Daimler-Betriebsrat von Linksradikalen ins Koma geprügelt: Gute Neuigkeiten aus dem Krankenhaus

Stuttgart - Fast eineinhalb Monate nachdem mutmaßlich Linksradikale einen Daimler-Betriebsrat ins Koma geprügelt haben (TAG24 berichtete) gibt es gute Nachrichten aus dem Krankenhaus.

16. Mai: Ein Opfer der Attacke liegt am Boden.
16. Mai: Ein Opfer der Attacke liegt am Boden.  © Andreas Rosar/Fotoagentur Stuttgart

Rückblick: Am 16. Mai war Andreas Z. (54) mit zwei anderen Männern auf dem Weg zur "Querdenken 711"-Demo gegen die Corona-Maßnahmen auf dem Cannstatter Wasen. 

Auf Höhe des Mercedes-Benz Museums wurde das Trio von bis zu 50 vermummten Schlägern attackiert, Z. wurde lebensgefährlich verletzt (TAG24 berichtete). Die Polizei ermittelt wegen versuchten Totschlags.

Hintergrund der Attacke dürfte sein, dass der 54-Jährige Mitglied der rechten Mini-Gewerkschaft "Zentrum Automobil" ist. 

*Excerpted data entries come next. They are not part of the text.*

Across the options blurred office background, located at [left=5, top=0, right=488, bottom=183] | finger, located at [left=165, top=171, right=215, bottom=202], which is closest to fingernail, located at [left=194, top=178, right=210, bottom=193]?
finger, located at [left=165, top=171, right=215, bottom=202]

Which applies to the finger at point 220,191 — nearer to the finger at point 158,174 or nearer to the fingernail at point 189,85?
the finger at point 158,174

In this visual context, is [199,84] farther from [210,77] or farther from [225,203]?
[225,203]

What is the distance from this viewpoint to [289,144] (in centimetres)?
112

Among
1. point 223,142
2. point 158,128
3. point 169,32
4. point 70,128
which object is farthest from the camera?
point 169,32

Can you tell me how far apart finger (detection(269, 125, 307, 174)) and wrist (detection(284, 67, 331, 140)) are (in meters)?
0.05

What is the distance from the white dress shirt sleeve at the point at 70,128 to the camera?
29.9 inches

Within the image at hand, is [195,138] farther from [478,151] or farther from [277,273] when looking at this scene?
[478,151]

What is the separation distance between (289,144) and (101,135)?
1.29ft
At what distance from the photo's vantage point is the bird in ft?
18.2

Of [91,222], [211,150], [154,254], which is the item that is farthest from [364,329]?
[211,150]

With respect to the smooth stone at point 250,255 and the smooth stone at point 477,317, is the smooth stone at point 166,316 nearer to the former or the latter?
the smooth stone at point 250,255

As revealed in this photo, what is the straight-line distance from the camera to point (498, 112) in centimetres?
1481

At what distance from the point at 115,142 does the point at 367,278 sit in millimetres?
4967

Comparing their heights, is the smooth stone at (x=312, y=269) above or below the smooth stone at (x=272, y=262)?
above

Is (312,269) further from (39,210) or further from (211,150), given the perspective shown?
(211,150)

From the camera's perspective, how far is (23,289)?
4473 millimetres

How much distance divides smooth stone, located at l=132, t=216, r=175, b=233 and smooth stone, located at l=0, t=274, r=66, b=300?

Auf dem von Linksradikalen genutzten Portal Indymedia äußerten sich später Unbekannte. "Die Kopfverletzung zog der Faschist sich zu, nachdem er sich in der Auseinandersetzung mit zwei Schlagringen bewaffnete. Durch den Angriff wurde er daran gehindert sie einzusetzen", schrieben die Autoren. Nach der Attacke waren zwei Schlagringe in Tatortnähe aufgefunden worden.

Die Auseinandersetzung mit den Demo-Teilnehmern sei demnach nicht sportlich und fair gewesen – "das sollte aber auch nicht der Charakter einer ernsthaften antifaschistischen Intervention sein". 

An anderer Stelle kündigte man an: "Es geht uns mit körperlichen Angriffen darum, das öffentliche Auftreten der Faschisten soweit wie möglich zu unterbinden." 

Und weiter: "Wir treiben den gesundheitlichen, organisatorischen und materiellen Preis dafür in die Höhe. Sie sollen mit Schmerzen, Stress und Sachschaden rechnen und dadurch möglichst isoliert, gehemmt, desorganisiert und abgeschreckt werden."

Betriebsrat kann wieder essen und laufen

Auf Indymedia hatten Unbekannte sich nach der Attacke durch Vermummte geäußert. (Symbolbild)
Auf Indymedia hatten Unbekannte sich nach der Attacke durch Vermummte geäußert. (Symbolbild)  © Michael Kappeler/dpa

Nachdem Andreas Z. wochenlang im Koma lag, hat sich "Zentrum Automobil" (ZA) auf der eigenen Webseite mit Neuigkeiten zu Wort gemeldet. 

"Gute Nachrichten: Andy isst wieder selbst, kann aufstehen und durch den Raum gehen, fragt nach seinem Hund und der Arbeit", heißt es dort. "So wie es derzeit aussieht, wird er sich bald wieder normal bewegen können."

Nach dem Angriff hatte ein Sprecher der Stuttgarter Polizei gegenüber TAG24 gemutmaßt, dass Z. womöglich "schlimmste, bleibende Schäden zurückbehalten" werde.

Teile des Langzeitgedächtnisses kehrten vereinzelt zurück, schreibt ZA weiter. Doch warum der 54-Jährige "überhaupt im Krankenhaus ist oder was am 16. Mai 2020 passierte, liegt hinter einem dichten grauen Schleier".

Wie es langfristig weitergehe, ob das Gedächtnis des Opfers wiederkomme und wie es "um im Leben erlernte Fähigkeiten" stehe, sei unklar: "Aber heute ist erstmal ein guter Tag, wir sind voller Hoffnung dass Andys Situation nun stetig besser wird."

Derweil gibt es auf Ermittlerseite nicht viel Neues in dem Fall zu berichten. "Wir ermitteln nach wie vor wegen versuchten Totschlags", so Polizei-Pressesprecherin Monika Ackermann am Sonntag. "Tatverdächtige konnten wir bislang weder identifizieren noch festnehmen."